第8章 【刀剣乱舞✕色々】チートな幼女の過去話


「約束だぞ...。必ず、助けてくれよ...?」

皆、もう我慢の限界だったのだ。
心の底で押さえつけて隠していた思いが溢れ出て、それと共に涙も溢れる。
この約束が守られれば自分たちは助かる。

考えるだけで、嬉し過ぎて涙が止まらないようだ。
しかし、はたと気づく。あの六人も気づいた筈。


付喪神は末席とはいえ神。
つまりこれは神前の約束事になる。
破れば命はない。

迂闊だった。
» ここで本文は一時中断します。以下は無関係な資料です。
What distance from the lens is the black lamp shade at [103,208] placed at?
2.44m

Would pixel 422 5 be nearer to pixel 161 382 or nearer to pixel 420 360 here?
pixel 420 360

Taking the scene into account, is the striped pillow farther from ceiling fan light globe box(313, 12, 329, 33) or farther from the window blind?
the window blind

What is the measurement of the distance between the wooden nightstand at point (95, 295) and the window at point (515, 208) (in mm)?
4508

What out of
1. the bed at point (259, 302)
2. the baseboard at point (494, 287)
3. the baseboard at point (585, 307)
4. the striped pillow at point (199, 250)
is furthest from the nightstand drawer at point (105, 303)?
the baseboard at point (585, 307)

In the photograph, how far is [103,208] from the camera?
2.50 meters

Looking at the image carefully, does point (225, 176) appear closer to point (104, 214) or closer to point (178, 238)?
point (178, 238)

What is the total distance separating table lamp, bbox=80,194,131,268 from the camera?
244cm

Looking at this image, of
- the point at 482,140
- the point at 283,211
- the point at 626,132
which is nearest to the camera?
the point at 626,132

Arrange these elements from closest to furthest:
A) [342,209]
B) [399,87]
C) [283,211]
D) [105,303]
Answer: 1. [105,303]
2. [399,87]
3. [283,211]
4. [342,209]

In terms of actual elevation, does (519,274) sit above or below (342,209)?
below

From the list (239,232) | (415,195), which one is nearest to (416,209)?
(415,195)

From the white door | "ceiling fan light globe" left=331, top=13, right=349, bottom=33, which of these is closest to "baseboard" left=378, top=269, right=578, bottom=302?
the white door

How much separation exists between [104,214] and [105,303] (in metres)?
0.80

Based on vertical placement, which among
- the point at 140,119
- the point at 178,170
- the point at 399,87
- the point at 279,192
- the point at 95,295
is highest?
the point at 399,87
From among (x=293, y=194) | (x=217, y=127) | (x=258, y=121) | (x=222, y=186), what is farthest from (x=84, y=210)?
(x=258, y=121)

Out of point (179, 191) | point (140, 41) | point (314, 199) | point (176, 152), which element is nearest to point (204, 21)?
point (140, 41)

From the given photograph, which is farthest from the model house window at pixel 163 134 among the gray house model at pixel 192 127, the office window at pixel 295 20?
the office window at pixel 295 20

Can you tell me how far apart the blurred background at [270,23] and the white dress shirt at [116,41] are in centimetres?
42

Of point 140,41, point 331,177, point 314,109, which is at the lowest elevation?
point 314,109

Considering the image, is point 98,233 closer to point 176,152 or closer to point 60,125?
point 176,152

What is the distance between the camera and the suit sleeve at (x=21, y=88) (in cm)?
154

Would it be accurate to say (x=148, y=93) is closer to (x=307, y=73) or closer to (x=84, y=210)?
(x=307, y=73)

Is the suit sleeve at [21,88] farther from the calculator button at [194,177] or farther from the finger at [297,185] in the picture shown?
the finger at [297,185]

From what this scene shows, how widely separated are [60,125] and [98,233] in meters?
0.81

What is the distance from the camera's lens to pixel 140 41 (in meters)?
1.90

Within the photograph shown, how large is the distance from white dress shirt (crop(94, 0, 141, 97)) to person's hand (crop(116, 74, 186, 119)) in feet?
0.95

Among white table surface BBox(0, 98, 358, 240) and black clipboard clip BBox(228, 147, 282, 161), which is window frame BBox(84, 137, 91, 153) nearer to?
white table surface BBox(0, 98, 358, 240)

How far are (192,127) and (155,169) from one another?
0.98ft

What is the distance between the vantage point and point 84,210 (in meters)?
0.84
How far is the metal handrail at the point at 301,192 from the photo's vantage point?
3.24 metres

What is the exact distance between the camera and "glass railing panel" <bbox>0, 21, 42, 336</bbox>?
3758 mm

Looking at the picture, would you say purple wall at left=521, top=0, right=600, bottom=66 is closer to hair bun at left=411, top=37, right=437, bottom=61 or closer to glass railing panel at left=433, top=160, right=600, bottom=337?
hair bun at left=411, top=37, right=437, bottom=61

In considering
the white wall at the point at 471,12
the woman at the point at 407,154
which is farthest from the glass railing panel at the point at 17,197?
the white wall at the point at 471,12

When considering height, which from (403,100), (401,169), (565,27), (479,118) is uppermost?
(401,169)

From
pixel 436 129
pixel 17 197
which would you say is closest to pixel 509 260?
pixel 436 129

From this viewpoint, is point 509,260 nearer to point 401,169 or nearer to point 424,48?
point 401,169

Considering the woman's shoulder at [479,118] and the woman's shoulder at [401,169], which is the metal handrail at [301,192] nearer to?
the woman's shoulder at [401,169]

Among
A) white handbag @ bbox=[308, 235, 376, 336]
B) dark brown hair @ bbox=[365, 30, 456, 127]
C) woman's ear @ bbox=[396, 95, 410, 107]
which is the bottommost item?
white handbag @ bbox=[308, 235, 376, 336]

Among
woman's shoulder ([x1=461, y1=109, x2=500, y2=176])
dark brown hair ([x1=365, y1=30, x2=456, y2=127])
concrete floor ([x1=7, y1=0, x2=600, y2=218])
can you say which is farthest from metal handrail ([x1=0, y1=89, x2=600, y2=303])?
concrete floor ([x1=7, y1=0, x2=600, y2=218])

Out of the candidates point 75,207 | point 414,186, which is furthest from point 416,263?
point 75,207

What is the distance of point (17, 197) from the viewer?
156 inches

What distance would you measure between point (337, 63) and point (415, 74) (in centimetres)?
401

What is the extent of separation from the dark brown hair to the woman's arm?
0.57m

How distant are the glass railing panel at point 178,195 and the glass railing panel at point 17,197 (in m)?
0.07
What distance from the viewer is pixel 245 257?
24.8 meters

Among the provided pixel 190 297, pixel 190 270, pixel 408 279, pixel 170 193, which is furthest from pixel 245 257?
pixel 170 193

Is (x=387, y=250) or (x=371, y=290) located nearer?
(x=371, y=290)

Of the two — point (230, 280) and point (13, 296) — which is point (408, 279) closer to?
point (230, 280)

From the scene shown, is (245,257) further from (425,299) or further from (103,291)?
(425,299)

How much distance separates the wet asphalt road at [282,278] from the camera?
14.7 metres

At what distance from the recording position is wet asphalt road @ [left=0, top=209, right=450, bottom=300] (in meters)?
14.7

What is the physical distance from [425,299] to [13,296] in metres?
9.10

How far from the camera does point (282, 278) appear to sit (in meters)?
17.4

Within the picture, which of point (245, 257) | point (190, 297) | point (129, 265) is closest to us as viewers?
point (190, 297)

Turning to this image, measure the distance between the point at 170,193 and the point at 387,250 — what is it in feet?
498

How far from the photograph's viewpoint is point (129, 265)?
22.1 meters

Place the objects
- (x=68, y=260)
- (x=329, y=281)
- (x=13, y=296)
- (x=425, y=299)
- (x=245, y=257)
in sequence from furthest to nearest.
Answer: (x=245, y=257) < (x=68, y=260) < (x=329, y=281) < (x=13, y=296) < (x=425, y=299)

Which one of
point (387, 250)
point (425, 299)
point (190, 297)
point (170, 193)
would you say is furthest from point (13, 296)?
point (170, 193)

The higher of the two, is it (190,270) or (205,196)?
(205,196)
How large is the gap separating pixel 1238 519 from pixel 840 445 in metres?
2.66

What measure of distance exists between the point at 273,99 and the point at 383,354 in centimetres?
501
そんな空気が漂う。


「二言はない」

御前はきっぱりと言い切った。
その言葉を聞いた六人は意を決し、涙を拭って自分の籍を置いてる本丸IDを口にする。

彼女は帳面にそれを書き記し、破り取り、折り畳んで箱に仕舞った。


そして、彼らは希望を胸に門をくぐって行った。

自分たちの兄弟や仲間の待つ本丸へと帰るために。
頂いた塗り薬を仲間たちへ届けるために。

もう一度、あの地獄へ。




決意新たな六人の背を見送った御前は屋敷へと戻り、連絡機器を政府に繋いだ。
機器からは無機質な呼び出し音が鳴る。

幾度目かの瞬きをしたところで、ぴろんと音がした。

音が鳴るとあの猫面の女が映し出された。


「何用でございますか」

用があるのかと問う声は妙に明るかった。

そう言えば、御前の担当であるこの女、いつぞや自分は役立たずなのかと聞いてきたことがあった。
この時からそう思っていたのなら、余程の無能か、あるいは御前が優秀すぎて出番がないか。恐らく後者だ。

出番があることがそんなに嬉しいらしい。
しかし女の声色など気にもとめず、御前は口を開いた。

「蔦、お願いがある」

ふざけた願いではない真剣そのものの声を聞き、女は咳払いを一つした。

「...伺いましょう」

ごくり、と唾を飲む音が嫌に響く。
期待に喜ぶ雰囲気が、緊迫したものにがらりと変わる。


「本丸ID████65のブラック本丸監査をさせて欲しい」

御前の言葉に猫面の女が纏う空気が一変する。

「確実にブラック本丸であると?」
「そう」

はっきりと断定する御前に、女は少し悩む素振りを見せる。
悩むだけで証拠を提示しろと言わないあたり、それなりの信頼関係はあるようだ。
そして、一つ頷いて。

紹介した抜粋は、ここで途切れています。